→ PASSAGE SHOWN:

If you haven’t found the previous posts controversial, by the end of this one I may have the Boglehead crowd coming at me with pitchforks and torches. That’s okay, because as Terry Pratchett stated best in his novel The Truth, “Be careful. People like hearing what they already know, remember that, they get uncomfortable when you tell them new things.” I want to talk about the three core investment principals I believe in Trend Following, Momentum, and Value.
The Trend is Your Friend
Trend Following: Is a rules-based method that removes emotions from decision making. By investing broadly across asset classes and geography, it provides investors with more opportunities to see returns. There are many versions of trend following, so we will not touch on every detail here. I do believe there is merit to an allocation to trend following using futures and utilizing shorting (making money when the market loses money).

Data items

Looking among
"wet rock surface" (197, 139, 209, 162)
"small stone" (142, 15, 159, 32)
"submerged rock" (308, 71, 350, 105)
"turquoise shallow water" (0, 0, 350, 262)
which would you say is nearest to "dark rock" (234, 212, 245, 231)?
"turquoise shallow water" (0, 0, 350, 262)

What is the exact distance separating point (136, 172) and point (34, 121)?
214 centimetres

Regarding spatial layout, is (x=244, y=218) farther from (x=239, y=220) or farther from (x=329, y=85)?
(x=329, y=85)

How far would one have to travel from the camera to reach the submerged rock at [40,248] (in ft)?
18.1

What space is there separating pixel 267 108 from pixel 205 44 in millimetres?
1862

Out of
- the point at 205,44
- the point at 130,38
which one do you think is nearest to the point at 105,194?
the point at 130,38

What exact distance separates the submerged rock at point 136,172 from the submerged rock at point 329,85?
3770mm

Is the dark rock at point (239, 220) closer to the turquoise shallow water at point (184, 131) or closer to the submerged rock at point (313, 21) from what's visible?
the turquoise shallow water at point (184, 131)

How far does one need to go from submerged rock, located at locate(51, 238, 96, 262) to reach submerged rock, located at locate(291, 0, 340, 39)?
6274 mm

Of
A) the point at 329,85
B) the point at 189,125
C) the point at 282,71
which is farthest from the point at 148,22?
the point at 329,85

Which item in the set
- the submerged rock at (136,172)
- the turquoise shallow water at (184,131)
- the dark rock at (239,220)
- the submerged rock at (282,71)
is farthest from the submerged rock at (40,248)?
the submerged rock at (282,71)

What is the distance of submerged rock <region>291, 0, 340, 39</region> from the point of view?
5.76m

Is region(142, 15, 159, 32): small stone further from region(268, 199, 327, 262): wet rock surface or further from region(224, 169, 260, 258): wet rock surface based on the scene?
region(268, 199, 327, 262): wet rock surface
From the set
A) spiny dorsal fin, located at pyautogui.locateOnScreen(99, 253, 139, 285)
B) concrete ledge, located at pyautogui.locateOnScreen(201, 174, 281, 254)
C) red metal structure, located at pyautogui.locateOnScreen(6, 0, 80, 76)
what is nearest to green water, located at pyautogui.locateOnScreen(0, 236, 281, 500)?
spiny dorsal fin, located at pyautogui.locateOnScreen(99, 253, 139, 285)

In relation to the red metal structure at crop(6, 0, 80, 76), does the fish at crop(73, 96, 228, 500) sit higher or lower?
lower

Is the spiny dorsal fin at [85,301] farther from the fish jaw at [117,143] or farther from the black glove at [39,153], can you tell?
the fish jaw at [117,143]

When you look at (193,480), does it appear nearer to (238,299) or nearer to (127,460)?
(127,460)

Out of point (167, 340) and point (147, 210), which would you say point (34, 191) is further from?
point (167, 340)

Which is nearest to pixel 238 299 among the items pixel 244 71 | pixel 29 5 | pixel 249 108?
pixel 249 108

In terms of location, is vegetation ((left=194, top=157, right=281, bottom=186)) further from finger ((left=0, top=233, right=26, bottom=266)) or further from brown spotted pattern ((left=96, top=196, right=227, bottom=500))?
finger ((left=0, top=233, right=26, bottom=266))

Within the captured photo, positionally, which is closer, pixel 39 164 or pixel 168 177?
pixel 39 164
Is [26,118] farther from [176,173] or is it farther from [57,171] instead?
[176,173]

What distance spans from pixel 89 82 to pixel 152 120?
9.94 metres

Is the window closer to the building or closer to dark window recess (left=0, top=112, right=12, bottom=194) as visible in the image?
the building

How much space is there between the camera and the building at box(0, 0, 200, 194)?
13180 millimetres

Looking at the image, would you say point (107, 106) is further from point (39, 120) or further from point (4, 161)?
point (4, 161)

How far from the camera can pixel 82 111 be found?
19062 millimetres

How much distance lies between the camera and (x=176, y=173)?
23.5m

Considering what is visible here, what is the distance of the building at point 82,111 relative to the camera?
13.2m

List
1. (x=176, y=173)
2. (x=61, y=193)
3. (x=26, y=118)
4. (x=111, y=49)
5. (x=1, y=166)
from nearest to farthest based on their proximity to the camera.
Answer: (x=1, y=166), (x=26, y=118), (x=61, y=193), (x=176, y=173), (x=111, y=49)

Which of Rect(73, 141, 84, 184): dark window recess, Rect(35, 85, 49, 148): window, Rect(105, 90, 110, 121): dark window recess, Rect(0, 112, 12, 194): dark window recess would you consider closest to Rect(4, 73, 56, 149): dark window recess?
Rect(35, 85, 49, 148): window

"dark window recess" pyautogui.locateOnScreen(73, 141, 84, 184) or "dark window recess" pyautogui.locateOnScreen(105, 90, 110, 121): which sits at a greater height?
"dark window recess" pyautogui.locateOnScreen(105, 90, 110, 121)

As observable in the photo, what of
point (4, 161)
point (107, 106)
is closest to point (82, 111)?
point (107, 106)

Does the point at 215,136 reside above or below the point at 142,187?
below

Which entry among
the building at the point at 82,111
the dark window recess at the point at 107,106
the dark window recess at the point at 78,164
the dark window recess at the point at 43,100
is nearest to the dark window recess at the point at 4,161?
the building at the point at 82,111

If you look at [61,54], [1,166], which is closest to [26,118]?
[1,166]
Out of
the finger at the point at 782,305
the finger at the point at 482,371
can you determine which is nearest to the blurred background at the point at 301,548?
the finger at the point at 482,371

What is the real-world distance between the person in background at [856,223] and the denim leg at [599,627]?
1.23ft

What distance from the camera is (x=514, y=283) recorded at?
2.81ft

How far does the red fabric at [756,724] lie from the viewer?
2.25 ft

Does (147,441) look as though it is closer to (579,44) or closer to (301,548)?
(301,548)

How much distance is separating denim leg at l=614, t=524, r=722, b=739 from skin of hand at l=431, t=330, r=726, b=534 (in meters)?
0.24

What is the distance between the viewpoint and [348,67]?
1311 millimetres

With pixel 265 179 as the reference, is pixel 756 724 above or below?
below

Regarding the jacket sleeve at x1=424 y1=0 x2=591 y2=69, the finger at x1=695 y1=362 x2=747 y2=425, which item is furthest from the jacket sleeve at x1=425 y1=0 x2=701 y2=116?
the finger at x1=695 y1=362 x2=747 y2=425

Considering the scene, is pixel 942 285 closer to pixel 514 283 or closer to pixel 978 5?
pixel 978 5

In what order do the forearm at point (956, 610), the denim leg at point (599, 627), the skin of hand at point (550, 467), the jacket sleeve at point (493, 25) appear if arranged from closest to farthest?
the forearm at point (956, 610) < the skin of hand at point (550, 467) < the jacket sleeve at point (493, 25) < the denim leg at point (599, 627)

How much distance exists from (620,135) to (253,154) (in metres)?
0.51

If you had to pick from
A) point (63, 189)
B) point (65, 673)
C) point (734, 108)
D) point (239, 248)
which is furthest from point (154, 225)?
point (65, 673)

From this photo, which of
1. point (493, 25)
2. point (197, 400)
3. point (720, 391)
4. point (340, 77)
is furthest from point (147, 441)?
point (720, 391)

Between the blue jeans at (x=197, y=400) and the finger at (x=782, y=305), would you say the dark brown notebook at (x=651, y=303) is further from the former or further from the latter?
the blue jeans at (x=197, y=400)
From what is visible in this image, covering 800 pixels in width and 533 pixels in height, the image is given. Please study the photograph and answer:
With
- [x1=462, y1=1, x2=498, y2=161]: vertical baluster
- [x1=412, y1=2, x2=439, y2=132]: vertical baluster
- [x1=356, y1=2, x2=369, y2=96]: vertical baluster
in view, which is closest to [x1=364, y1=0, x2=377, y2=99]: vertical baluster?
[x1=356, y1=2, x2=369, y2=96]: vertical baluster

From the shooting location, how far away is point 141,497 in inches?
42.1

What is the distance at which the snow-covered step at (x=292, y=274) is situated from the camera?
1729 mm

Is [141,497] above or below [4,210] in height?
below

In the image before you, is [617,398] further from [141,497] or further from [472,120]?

→ PROBLEM A:
Print the investing post from "The Trend is" to "market loses money).".
→ PROBLEM B:
Write the next part of the investing post, picking up after its last sentence.
None of the data items are needed here.

→ OUTPUT A:
The Trend is Your Friend
Trend Following: Is a rules-based method that removes emotions from decision making. By investing broadly across asset classes and geography, it provides investors with more opportunities to see returns. There are many versions of trend following, so we will not touch on every detail here. I do believe there is merit to an allocation to trend following using futures and utilizing shorting (making money when the market loses money).

→ OUTPUT B:
Figure 1
The research supports the approach as a means to lower risk and potentially enhance long-term returns. The starting point I’d suggest to learn about trend following is Meb Faber’s work A Quantitative Approach to Tactical Asset Allocation. In my humble opinion is a MUST read, before you have an opinion on trend following.
His work was the beginning of my interest and reading on trend. If you don’t want to read a 70-page paper (although there are tons of great charts), I'll summarize. The idea of the approach is not to optimize and data mine the perfect solution, but build a method that works in the vast majority of markets. Meb using a longer-term moving average (10 months) of the S&P 500. When the market is above the 10-month moving average, you would own the market, and when it is below, you’d sell and move into 90-day Treasury Bills which are considered “riskless” investment. The findings from 1901 – 2012 (long-term) vs. Buy & Hold offered over 0.50% annualized return with almost a 1/3 less volatility (the up and down market gyrations). The kicker is a max draw-down of -9.54% vs. -46.00%. The return on $100 becomes $5.205M using the trend approach and $2.163M with buying and holding the S&P 500. That’s material enough difference to dig deeper.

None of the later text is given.